41  K-means clustering

Open in Google Colab | Download notebook

Code
# Colab setup ------------------
import os,  sys, subprocess
if "google.colab" in sys.modules:
    cmd = "pip install --upgrade polars watermark"
    process = subprocess.Popen(cmd.split(), stdout=subprocess.PIPE, stderr=subprocess.PIPE)
    stdout, stderr = process.communicate()
    data_path = "https://s3.amazonaws.com/bebi103.caltech.edu/data/"
else:
    data_path = "../data/"
# ------------------------------
import polars as pl

import sklearn.cluster
import sklearn.preprocessing

import bokeh.io
import bokeh.plotting
bokeh.io.output_notebook()
Loading BokehJS ...

We has seen the EM algorithm applied to a Gaussian mixture model. In computing the responsibilities, we are able to probabilistically assign each data point to one of the components of the mixture model. In this way, inference of the parameters of a GMM may be viewed as a form of clustering, in which each data point is assigned to a group, or cluster.

One of the simplest, and also fairly widely used, methods is K-means clustering (usually written with a lowercase k, but we use a capital K here to connect it to GMMs that have \(K\) components). This method is typically described in term of its algorithm. The algorithm proceeds as follows for a set of \(d\)-dimensional data.

  1. \(K\) \(d\)-dimensional means are chosen. Call them \(\mathbf{m}_1, \mathbf{m}_2,\ldots,\mathbf{m}_K\).
  2. For each data point \(\mathbf{y}_i\), assign it to cluster \(k\) such that it is closest to \(\mathbf{m}_k\) in a least squares sense. That is, assign data point \(i\) to the cluster \(k\) for which \(\lVert \mathbf{y}_i - \mathbf{m}_k \rVert\) is minimal.
  3. Recalculate the means \(m_k\) based on the data points assigned to cluster \(k\).
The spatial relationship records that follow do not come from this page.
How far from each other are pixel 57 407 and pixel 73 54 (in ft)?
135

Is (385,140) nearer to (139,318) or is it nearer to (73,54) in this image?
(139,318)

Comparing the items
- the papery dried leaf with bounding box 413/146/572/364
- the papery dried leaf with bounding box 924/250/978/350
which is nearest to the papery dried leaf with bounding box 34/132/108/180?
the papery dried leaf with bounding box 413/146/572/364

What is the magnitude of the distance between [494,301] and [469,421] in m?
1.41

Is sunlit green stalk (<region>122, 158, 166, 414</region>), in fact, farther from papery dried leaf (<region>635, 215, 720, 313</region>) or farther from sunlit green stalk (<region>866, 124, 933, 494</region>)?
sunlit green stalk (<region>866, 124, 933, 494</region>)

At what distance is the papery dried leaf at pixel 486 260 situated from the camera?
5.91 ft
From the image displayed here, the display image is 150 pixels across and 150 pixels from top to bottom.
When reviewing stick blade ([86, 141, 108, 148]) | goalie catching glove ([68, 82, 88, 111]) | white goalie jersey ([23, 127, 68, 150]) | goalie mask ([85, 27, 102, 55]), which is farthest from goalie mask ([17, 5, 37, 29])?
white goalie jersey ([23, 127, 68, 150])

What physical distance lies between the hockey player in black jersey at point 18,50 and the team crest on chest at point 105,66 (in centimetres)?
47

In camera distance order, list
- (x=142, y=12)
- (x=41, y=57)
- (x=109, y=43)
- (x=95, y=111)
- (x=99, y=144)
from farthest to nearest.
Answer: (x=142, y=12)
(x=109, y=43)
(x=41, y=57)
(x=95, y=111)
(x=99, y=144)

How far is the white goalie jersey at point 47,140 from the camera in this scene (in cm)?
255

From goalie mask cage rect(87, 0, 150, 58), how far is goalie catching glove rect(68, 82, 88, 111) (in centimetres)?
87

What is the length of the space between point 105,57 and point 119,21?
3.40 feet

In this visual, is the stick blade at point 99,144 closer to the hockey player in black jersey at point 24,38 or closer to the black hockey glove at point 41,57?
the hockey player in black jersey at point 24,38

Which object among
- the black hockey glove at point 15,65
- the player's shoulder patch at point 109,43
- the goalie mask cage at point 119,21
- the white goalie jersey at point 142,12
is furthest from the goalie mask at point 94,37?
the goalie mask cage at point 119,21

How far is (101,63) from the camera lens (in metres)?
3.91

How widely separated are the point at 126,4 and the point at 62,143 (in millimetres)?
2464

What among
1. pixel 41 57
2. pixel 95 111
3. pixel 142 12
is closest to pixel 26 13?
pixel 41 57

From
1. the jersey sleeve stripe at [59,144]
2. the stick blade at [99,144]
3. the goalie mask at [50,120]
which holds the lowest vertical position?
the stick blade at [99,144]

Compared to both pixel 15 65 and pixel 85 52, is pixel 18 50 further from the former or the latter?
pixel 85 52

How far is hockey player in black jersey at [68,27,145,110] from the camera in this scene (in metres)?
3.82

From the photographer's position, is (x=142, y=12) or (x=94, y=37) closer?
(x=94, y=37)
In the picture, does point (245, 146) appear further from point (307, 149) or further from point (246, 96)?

That is, \[\begin{align} m_k = \frac{1}{N_k}\sum_{i \text{ in cluster }k}\mathbf{y}_i, \end{align} \] where \(N_k\) is the number of data points in cluster \(k\).
  4. In the reassignments are the same as the previous iteration STOP. Otherwise, go to 2.

41.1 K-means with scikit-learn

While the K-means algorithm is easy to implement, we do not have to do it, as it is implemented in scikit-learn. Let us apply it to the Old Faithful data set we used in ?sec-gmm-em-example.

# Load in data
df = pl.read_csv(os.path.join(data_path, 'old_faithful.csv'))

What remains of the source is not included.